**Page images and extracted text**
§
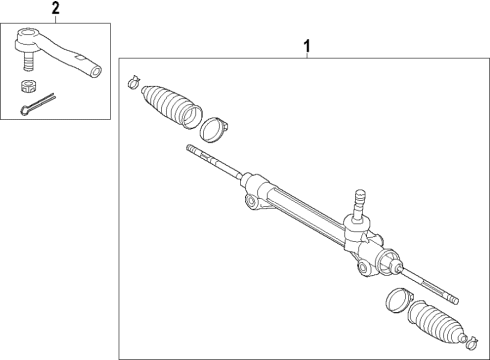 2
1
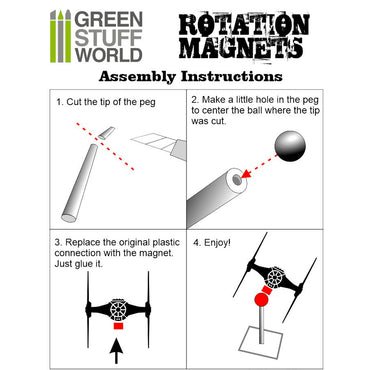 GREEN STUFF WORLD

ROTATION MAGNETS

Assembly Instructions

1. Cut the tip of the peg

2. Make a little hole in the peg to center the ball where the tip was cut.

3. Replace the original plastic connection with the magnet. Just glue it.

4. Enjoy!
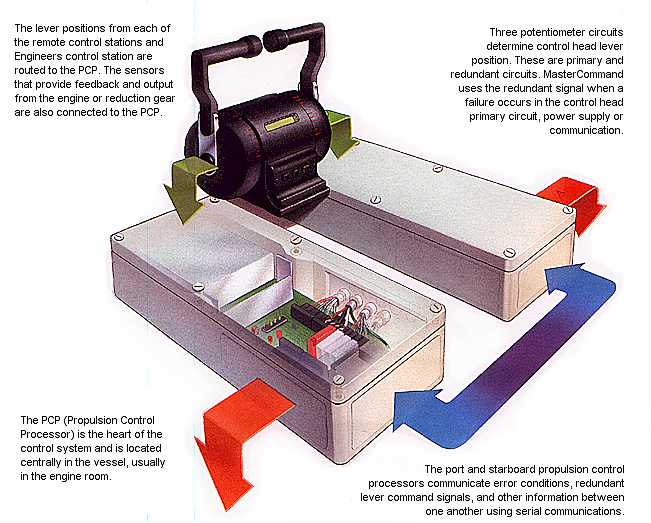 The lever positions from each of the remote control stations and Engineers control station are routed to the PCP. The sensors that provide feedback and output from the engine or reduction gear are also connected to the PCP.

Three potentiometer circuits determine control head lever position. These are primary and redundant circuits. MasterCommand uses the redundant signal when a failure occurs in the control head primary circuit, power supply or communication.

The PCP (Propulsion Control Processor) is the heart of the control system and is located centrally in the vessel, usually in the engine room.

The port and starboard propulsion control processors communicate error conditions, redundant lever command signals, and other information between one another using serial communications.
§
**TASK PROMPT**
Repeat each line above exactly as it reads, omitting any pictures.

**EXERCISE OUTPUT**
 2
1
 GREEN STUFF WORLD

ROTATION MAGNETS

Assembly Instructions

1. Cut the tip of the peg

2. Make a little hole in the peg to center the ball where the tip was cut.

3. Replace the original plastic connection with the magnet. Just glue it.

4. Enjoy!
 The lever positions from each of the remote control stations and Engineers control station are routed to the PCP. The sensors that provide feedback and output from the engine or reduction gear are also connected to the PCP.

Three potentiometer circuits determine control head lever position. These are primary and redundant circuits. MasterCommand uses the redundant signal when a failure occurs in the control head primary circuit, power supply or communication.

The PCP (Propulsion Control Processor) is the heart of the control system and is located centrally in the vessel, usually in the engine room.

The port and starboard propulsion control processors communicate error conditions, redundant lever command signals, and other information between one another using serial communications.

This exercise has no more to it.